Spouse’s credit.If you’re an authorized user on a spouse’s credit report this account too can appear in your file.
Okay, so what’s not in your hijacked Equifax file?
Employment. Your credit report won’t show where you work nor how much money you make. It also won’t show whether or not you’re currently unemployed.
Financials.Even though a credit application, especially a mortgage application, contains quite a bit of personal financial information, your net worth and other financials do not appear in a file.
Medical. Your private medical history is not in the file. But remember any delinquent medical collection accounts can appear, although mortgage lenders pay little attention to such accounts.
Okay, so now what?
The credit file swipe occurred over a relatively short period of time from the latter part of May through July, although it doesn’t take very long to retrieve digital data. In the stolen data, just over 200,000 credit card numbers out of the 143 million stolen. All this said, what should you do?
The first thing to do is log onto the site established to see if your information has been one of the 143 million stolen. In all likelihood, it has. If you’ve got any sort of credit it was probably reported to Equifax. The site is at www.equifaxsecurity2017.com. At this site, you’ll find a tab that reads “Potential Impact.” Click on that and enter the requested information. If you’ve been exposed, Equifax offers a free year of credit monitoring but quite frankly that might not mean very much at this stage.
Your second step is to review your credit report by accessing a freebie at www.annualcreditreport.com, a site established and supported by the three repositories, Equifax, TransUnion and Experian. Review your report and look for accounts that don’t belong to you. Immediately dispute any charges or accounts that aren’t yours.
At the same time, monitor your credit card and bank accounts for suspicious activity. You may want to cancel a card or switch to a new bank account but that’s a personal choice, not legal advice. If you’re suspicious or just don’t want to worry about it any longer, you can place a credit freeze on your account which makes it nearly impossible for a third party to open up a new account. One important note here, if you freeze your file then later apply for a mortgage, you’ll need to unfreeze the account so the lender can pull a report. TransUnion and Experian both have stated their systems are secure and monitored constantly. But you should still be vigilant and keep a sharp eye on the accounts you own.
You may also look into various credit monitoring services that can alert you when your credit file has been accessed by an unauthorized third party attempting to open up a credit account in your name.
Going Forward with Equifax
Individual lenders subscribe to the three repositories and both report consumer payment information as well as request credit histories on applicants who have requested credit. Who knows where Equifax will be one year from now and whether or not merchants will continue to report to them as well as tap into the Equifax database.

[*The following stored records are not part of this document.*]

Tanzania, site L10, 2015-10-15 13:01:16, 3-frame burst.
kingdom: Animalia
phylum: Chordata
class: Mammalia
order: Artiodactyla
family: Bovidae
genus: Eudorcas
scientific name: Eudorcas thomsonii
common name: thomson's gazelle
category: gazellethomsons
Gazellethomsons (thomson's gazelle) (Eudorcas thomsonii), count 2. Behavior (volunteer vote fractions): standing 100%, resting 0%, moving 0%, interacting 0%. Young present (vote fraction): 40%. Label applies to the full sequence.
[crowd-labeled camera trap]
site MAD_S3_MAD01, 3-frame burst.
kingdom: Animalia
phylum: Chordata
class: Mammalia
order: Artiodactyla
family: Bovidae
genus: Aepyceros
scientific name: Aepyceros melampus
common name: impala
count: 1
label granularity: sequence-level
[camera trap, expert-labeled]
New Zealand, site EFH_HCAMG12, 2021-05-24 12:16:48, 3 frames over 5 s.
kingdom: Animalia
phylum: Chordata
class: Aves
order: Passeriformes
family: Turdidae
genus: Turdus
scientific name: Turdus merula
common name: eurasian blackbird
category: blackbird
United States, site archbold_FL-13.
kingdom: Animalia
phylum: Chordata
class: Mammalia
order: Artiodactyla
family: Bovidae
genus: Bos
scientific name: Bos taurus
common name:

The issue many have is why it took Equifax so long to report the breach? The intrusion occurred from May through July but Equifax kept quiet about it. Equifax announced the hack September 7th, keeping silent for more than a month. Further, and more troubling, is the fact that certain Equifax executives who knew about the problem sold Equifax stock before they announced the problem. According to reports, thee executives sold shares worth nearly $2 million. Regulators will be looking into this “insider information” activity.
Consumer agencies have long held the importance of consumers monitoring their own credit at least once per year. Now maybe with a real-world example of such magnitude, no doubt more will be taking that advice.